In their original Hall of Fame election, candidates need 75 percent approval or about 300 votes. The barrier remains at 75 percent for the committee election but with just 16 people voting, that means just 12 yes ballots sweeps a candidate into the baseball shrine. It is considerably easier to get 12 votes than it is to get 300.
This year’s ballot included three candidates with shadowy credentials. Barry Bonds, Roger Clemens and Rafael Palmeiro all have glittery statistical resumes but each has been rejected by the writers because of their brush with performance enhancing drugs.
Bonds and Clemens were turned away ten times by the writers. Palmeiro, famously suspended for a positive steroid test after pointing his finger at a congressional hearing and denying that he ever used that nasty stuff, never got that far. His 500 home runs and 3,000 hits notwithstanding, he was dropped from the ballot when he received less than five percent of the vote. That was proof that the writers take this PED stuff seriously.
Nevertheless, baseball forgives and forgets. So Bonds, Clemens and Palmeiro got a second chance to join the elite congregation of baseball’s greatest players in Cooperstown. So did Albert Belle, a surly slugger once caught with a corked bat, a minor misdemeanor.

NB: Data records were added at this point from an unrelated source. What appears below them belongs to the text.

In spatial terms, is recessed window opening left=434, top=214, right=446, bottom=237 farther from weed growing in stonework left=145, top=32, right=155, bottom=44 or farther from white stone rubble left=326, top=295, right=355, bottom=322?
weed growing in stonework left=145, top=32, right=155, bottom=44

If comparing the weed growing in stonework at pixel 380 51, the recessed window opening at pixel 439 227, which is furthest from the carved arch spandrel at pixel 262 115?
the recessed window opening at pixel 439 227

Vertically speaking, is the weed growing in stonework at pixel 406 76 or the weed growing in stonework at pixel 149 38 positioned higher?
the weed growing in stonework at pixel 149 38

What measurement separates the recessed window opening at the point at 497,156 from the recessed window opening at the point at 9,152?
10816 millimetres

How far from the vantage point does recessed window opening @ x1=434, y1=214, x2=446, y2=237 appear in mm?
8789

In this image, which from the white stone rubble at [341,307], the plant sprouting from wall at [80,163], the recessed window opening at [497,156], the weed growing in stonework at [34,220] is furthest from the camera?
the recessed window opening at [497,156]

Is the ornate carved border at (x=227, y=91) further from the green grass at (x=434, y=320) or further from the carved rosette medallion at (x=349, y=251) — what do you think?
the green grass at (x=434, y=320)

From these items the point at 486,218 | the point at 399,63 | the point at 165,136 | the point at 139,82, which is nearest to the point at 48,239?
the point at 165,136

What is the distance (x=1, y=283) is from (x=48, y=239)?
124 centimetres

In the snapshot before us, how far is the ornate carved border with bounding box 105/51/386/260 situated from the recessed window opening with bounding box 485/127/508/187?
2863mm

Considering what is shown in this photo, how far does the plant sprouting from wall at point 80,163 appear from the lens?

The Hall of Fame has winked before at players with questionable credentials. When he was on the Oldtimers Committee, Frankie Frisch was famous for electioneering for his old cronies and helped usher George “High Pockets’’ Kelly into Cooperstown. David Ortiz, who tested positive in 2003, was a first ballot inductee last summer. Gaylord Perry, a 300-game winner thanks in large measure to illegal spitballs, is there.
One of Cooperstown’s myriad committees sent Harold Baines to the Hall a couple of years ago. Baines was a very good player but this is the Hall of Fame, not the Hall of Very Good. The writers never gave Baines more than three percent approval and, like Palmeiro, he was dropped from the ballot.
Rejected once, but not forever. That seems to be the Hall of Fame’s approach with these committees.